## Begin MATERIAL PROVIDED
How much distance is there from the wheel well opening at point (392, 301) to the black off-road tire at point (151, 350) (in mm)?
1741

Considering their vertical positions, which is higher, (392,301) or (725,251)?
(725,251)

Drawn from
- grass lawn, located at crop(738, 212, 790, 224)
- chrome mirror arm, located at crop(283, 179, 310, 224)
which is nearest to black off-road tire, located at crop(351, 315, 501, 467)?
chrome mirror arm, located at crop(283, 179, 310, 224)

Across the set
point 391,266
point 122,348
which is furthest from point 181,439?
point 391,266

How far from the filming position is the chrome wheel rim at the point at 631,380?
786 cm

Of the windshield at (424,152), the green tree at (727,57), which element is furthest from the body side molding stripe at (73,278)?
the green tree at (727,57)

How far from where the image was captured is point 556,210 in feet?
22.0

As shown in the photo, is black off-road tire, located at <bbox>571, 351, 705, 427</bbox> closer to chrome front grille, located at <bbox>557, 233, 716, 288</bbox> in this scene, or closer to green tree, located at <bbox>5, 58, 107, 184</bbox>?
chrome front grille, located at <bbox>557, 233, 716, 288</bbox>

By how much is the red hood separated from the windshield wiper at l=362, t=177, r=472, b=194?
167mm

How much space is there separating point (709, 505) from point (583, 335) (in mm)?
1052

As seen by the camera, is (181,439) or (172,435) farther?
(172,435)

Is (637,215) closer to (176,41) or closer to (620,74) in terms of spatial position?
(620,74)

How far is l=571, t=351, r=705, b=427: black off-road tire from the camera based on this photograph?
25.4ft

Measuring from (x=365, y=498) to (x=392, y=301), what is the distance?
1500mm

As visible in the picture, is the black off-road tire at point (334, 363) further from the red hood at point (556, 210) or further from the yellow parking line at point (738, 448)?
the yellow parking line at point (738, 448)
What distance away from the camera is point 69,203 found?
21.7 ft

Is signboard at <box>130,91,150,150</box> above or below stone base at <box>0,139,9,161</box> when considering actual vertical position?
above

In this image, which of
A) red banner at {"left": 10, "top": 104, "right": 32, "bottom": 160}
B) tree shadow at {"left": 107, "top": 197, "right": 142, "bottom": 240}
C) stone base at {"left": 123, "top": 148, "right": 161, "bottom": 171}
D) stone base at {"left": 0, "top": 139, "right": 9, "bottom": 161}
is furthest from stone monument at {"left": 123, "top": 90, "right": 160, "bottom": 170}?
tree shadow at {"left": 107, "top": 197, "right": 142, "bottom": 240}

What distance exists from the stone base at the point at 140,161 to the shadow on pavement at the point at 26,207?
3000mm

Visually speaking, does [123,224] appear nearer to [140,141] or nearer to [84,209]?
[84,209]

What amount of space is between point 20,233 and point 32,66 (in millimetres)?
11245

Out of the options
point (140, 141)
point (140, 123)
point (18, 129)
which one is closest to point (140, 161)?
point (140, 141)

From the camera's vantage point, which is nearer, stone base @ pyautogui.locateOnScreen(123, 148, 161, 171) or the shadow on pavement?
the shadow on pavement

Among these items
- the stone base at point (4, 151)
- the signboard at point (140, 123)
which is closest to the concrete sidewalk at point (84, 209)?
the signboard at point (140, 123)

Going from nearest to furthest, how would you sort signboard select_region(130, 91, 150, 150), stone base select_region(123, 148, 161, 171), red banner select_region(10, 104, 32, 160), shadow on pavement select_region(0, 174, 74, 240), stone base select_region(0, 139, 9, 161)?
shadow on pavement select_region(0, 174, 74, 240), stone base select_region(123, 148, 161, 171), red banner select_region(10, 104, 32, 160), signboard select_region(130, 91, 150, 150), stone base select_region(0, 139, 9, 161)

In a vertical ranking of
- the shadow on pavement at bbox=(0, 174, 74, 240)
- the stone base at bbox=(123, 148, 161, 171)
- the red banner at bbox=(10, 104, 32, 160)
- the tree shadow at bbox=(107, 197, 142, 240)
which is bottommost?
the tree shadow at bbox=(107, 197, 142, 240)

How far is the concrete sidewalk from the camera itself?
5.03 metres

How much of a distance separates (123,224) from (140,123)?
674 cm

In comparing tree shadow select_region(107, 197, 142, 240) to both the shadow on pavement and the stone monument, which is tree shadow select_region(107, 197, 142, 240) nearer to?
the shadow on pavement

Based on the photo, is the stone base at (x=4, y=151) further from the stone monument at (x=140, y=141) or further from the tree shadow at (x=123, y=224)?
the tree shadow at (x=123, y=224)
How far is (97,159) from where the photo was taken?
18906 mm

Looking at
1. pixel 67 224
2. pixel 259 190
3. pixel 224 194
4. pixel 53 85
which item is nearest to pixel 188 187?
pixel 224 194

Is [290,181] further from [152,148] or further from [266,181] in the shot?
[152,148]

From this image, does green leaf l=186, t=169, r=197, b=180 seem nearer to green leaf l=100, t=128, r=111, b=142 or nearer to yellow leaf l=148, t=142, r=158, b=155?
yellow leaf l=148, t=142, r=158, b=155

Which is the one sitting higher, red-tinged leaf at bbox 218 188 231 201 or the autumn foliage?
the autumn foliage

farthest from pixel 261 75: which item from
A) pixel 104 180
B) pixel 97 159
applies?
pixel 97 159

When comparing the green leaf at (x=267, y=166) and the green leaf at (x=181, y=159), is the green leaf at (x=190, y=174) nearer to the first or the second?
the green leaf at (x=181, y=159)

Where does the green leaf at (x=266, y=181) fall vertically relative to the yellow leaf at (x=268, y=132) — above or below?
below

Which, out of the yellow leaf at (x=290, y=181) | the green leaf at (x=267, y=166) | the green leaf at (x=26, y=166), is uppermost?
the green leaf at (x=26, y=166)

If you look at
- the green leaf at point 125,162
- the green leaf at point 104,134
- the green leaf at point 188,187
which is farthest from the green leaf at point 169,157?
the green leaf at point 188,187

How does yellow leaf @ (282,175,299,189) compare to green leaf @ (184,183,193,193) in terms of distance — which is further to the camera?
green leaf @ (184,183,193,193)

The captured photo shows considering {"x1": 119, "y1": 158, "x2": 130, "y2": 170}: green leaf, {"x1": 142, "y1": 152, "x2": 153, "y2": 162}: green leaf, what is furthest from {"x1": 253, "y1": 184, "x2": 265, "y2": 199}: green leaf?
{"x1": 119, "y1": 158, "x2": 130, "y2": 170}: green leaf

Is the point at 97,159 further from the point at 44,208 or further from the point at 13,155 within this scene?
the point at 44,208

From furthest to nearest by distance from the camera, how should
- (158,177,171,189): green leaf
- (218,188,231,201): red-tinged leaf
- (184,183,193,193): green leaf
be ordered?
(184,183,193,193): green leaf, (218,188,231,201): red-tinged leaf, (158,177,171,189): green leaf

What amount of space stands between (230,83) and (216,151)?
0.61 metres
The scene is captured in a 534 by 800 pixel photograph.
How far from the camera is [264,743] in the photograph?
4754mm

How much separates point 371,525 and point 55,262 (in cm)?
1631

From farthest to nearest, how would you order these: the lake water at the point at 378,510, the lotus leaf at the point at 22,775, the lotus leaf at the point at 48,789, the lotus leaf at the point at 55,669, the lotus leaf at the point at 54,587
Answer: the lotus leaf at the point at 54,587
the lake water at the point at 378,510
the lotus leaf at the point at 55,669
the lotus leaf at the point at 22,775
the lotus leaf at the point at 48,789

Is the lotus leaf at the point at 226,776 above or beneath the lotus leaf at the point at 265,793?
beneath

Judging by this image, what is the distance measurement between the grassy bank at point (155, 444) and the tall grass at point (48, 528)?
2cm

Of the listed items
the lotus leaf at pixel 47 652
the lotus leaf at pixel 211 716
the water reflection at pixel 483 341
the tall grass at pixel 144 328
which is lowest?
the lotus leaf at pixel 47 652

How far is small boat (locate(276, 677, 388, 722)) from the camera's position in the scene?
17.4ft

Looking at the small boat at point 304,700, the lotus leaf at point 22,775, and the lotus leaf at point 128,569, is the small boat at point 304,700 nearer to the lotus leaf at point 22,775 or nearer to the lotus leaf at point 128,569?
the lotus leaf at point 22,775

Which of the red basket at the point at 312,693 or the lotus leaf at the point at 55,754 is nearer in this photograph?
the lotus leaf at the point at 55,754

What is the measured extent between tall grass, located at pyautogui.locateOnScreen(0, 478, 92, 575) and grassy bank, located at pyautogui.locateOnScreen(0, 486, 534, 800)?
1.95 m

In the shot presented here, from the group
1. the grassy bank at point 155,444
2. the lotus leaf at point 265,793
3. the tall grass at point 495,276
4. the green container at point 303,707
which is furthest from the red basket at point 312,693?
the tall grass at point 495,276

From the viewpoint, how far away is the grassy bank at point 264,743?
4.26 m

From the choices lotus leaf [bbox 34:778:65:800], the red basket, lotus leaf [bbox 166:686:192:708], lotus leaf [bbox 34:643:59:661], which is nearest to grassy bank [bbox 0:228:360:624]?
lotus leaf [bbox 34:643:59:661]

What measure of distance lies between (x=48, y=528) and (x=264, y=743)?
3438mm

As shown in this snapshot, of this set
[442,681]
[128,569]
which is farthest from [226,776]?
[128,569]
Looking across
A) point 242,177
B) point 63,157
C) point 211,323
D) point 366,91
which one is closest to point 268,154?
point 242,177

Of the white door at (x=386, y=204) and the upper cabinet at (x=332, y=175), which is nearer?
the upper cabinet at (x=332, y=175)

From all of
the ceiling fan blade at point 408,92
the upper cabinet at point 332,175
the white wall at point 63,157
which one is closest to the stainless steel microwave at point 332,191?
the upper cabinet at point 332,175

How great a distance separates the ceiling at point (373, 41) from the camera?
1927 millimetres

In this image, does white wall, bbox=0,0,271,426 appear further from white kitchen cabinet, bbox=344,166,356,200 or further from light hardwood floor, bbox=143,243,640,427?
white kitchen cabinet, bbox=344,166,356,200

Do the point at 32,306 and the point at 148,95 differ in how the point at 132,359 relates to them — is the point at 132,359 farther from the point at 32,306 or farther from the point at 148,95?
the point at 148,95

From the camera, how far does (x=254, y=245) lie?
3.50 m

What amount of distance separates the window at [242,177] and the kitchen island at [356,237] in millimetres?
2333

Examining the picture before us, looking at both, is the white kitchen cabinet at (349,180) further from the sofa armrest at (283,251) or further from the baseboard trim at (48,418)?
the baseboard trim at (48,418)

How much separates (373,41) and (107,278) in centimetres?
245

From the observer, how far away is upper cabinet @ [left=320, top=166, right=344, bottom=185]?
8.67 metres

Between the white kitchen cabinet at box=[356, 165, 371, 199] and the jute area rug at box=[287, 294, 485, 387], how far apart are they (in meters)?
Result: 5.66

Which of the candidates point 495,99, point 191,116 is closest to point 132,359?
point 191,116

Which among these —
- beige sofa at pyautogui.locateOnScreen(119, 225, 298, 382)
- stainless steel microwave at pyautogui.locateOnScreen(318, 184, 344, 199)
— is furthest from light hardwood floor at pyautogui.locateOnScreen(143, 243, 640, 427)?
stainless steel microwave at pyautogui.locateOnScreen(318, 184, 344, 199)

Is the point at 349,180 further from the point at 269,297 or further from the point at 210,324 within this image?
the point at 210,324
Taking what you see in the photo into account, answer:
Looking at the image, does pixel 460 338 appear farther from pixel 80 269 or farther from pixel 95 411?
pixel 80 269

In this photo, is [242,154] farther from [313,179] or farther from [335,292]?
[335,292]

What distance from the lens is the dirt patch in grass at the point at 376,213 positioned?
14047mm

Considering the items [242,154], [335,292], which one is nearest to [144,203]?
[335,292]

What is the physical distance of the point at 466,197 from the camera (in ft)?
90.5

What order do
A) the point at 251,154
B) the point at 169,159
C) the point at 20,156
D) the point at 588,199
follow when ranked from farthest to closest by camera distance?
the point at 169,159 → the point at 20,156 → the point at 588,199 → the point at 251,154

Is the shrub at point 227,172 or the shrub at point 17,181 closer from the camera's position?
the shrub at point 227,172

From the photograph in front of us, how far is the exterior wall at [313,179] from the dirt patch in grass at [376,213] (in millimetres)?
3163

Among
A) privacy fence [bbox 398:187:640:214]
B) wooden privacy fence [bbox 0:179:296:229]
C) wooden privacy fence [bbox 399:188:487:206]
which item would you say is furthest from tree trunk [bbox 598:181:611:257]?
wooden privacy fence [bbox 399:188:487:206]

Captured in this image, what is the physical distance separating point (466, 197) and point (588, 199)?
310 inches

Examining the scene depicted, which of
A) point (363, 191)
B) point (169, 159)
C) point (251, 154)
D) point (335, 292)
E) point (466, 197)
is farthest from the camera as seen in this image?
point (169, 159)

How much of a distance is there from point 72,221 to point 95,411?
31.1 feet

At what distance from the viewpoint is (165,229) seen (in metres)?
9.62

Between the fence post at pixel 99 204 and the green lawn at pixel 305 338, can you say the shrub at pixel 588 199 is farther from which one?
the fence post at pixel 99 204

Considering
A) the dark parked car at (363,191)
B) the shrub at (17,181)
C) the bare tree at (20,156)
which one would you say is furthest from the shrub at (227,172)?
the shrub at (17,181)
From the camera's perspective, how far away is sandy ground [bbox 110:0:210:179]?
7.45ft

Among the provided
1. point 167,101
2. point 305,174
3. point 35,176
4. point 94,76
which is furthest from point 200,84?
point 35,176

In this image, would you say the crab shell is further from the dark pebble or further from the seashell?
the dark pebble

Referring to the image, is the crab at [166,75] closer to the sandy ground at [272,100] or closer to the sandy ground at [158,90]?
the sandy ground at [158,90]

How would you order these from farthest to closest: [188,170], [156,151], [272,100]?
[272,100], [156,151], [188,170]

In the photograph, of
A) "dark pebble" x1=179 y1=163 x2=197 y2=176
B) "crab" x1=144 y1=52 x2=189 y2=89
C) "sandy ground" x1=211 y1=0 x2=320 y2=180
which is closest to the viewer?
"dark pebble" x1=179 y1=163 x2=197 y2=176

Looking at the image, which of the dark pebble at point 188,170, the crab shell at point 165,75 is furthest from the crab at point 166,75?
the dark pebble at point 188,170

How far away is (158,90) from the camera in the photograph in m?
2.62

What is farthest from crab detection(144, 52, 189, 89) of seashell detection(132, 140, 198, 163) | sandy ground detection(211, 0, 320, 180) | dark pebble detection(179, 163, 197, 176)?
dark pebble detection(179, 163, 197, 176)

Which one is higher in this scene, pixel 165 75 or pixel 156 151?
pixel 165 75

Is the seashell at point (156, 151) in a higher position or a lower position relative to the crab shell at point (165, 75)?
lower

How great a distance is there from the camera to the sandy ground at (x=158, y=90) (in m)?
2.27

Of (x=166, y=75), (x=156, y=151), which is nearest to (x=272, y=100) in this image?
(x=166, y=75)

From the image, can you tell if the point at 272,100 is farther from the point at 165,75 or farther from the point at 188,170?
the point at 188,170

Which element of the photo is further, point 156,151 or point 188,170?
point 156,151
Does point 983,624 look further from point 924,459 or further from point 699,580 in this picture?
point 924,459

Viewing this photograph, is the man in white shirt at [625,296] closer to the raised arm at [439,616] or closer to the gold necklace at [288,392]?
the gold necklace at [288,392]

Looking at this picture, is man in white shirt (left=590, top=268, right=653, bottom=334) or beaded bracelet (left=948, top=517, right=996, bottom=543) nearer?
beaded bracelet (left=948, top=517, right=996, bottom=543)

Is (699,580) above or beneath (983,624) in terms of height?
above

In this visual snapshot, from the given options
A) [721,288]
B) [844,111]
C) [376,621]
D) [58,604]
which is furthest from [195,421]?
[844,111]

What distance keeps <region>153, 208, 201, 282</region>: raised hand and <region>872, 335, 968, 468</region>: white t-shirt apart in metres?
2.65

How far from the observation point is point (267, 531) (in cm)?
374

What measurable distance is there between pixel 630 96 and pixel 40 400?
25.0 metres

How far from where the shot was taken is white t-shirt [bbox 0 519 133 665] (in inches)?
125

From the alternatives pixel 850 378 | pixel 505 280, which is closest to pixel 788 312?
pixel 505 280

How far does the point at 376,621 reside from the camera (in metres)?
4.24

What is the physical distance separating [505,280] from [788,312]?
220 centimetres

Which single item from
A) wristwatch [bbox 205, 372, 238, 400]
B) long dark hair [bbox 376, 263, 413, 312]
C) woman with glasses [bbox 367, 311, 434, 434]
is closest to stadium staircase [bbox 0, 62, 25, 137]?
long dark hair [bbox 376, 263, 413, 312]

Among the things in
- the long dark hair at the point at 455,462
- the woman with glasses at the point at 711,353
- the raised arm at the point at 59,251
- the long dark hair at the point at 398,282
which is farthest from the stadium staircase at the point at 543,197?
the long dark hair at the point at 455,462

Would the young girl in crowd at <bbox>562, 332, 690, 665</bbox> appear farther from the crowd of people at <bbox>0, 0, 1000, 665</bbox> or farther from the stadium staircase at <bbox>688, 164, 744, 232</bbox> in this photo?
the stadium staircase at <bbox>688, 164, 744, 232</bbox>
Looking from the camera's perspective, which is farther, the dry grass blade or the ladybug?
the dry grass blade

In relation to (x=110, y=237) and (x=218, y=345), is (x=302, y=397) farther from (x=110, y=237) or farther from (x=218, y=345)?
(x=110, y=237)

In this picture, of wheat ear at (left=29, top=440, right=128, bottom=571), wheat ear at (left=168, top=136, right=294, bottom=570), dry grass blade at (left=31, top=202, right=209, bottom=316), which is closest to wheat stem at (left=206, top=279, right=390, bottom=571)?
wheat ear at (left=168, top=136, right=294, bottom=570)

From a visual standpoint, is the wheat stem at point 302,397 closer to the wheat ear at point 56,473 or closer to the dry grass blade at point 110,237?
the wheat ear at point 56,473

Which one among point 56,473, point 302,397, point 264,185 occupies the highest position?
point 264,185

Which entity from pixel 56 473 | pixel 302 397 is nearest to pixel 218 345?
## End MATERIAL PROVIDED
_WRITTEN EXERCISE_.
Quote the line that contains "In relation to" and each line after it through the end of the data, exactly, leaving out everything else.

_EXERCISE RESPONSE_.
In relation to (x=110, y=237) and (x=218, y=345), is (x=302, y=397) farther from (x=110, y=237) or farther from (x=218, y=345)?
(x=110, y=237)

In this picture, of wheat ear at (left=29, top=440, right=128, bottom=571), wheat ear at (left=168, top=136, right=294, bottom=570), dry grass blade at (left=31, top=202, right=209, bottom=316), which is closest to wheat stem at (left=206, top=279, right=390, bottom=571)?
wheat ear at (left=168, top=136, right=294, bottom=570)

From a visual standpoint, is the wheat stem at point 302,397 closer to the wheat ear at point 56,473 or closer to the dry grass blade at point 110,237?
the wheat ear at point 56,473

Which one among point 56,473, point 302,397, point 264,185 occupies the highest position?
point 264,185

Which entity from pixel 56 473 | pixel 302 397 is nearest to pixel 218 345?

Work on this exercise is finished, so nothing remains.